*** Block opens ***

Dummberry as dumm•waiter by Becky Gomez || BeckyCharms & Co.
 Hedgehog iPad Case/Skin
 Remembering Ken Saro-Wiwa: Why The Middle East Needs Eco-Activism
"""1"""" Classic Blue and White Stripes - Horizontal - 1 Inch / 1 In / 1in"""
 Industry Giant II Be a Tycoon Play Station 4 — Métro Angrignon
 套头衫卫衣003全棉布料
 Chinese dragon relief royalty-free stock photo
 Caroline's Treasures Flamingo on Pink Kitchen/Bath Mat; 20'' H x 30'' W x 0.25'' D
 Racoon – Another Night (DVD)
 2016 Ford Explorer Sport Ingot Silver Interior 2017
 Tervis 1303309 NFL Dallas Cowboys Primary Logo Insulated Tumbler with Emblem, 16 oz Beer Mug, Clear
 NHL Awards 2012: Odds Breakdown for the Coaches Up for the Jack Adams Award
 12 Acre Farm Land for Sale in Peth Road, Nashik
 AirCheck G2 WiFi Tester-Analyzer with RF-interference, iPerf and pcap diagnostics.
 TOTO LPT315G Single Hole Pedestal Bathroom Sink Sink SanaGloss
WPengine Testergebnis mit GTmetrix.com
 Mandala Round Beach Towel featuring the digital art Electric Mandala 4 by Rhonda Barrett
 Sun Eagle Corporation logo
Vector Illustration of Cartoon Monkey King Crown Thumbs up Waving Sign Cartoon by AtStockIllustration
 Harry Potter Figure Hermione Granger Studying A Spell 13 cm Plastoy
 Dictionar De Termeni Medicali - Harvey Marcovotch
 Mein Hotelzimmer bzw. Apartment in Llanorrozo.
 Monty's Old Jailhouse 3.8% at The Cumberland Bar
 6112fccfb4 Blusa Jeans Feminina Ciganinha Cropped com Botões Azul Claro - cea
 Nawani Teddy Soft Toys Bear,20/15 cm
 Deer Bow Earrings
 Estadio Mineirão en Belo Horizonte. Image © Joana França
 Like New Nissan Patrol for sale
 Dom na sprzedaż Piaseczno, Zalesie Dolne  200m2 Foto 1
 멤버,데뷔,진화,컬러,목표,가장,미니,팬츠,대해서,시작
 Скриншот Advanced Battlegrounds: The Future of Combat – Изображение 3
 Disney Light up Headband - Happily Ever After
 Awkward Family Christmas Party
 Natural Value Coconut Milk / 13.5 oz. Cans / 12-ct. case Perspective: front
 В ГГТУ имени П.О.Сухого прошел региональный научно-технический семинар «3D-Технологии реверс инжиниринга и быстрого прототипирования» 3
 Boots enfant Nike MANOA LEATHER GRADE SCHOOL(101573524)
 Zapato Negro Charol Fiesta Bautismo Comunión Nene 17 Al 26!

*** Block closes ***

WHAT NEEDS TO BE DONE: Write out the material from the first line to the last, exactly.

SOLUTION FOR THIS TASK:
Dummberry as dumm•waiter by Becky Gomez || BeckyCharms & Co.
 Hedgehog iPad Case/Skin
 Remembering Ken Saro-Wiwa: Why The Middle East Needs Eco-Activism
"""1"""" Classic Blue and White Stripes - Horizontal - 1 Inch / 1 In / 1in"""
 Industry Giant II Be a Tycoon Play Station 4 — Métro Angrignon
 套头衫卫衣003全棉布料
 Chinese dragon relief royalty-free stock photo
 Caroline's Treasures Flamingo on Pink Kitchen/Bath Mat; 20'' H x 30'' W x 0.25'' D
 Racoon – Another Night (DVD)
 2016 Ford Explorer Sport Ingot Silver Interior 2017
 Tervis 1303309 NFL Dallas Cowboys Primary Logo Insulated Tumbler with Emblem, 16 oz Beer Mug, Clear
 NHL Awards 2012: Odds Breakdown for the Coaches Up for the Jack Adams Award
 12 Acre Farm Land for Sale in Peth Road, Nashik
 AirCheck G2 WiFi Tester-Analyzer with RF-interference, iPerf and pcap diagnostics.
 TOTO LPT315G Single Hole Pedestal Bathroom Sink Sink SanaGloss
WPengine Testergebnis mit GTmetrix.com
 Mandala Round Beach Towel featuring the digital art Electric Mandala 4 by Rhonda Barrett
 Sun Eagle Corporation logo
Vector Illustration of Cartoon Monkey King Crown Thumbs up Waving Sign Cartoon by AtStockIllustration
 Harry Potter Figure Hermione Granger Studying A Spell 13 cm Plastoy
 Dictionar De Termeni Medicali - Harvey Marcovotch
 Mein Hotelzimmer bzw. Apartment in Llanorrozo.
 Monty's Old Jailhouse 3.8% at The Cumberland Bar
 6112fccfb4 Blusa Jeans Feminina Ciganinha Cropped com Botões Azul Claro - cea
 Nawani Teddy Soft Toys Bear,20/15 cm
 Deer Bow Earrings
 Estadio Mineirão en Belo Horizonte. Image © Joana França
 Like New Nissan Patrol for sale
 Dom na sprzedaż Piaseczno, Zalesie Dolne  200m2 Foto 1
 멤버,데뷔,진화,컬러,목표,가장,미니,팬츠,대해서,시작
 Скриншот Advanced Battlegrounds: The Future of Combat – Изображение 3
 Disney Light up Headband - Happily Ever After
 Awkward Family Christmas Party
 Natural Value Coconut Milk / 13.5 oz. Cans / 12-ct. case Perspective: front
 В ГГТУ имени П.О.Сухого прошел региональный научно-технический семинар «3D-Технологии реверс инжиниринга и быстрого прототипирования» 3
 Boots enfant Nike MANOA LEATHER GRADE SCHOOL(101573524)
 Zapato Negro Charol Fiesta Bautismo Comunión Nene 17 Al 26!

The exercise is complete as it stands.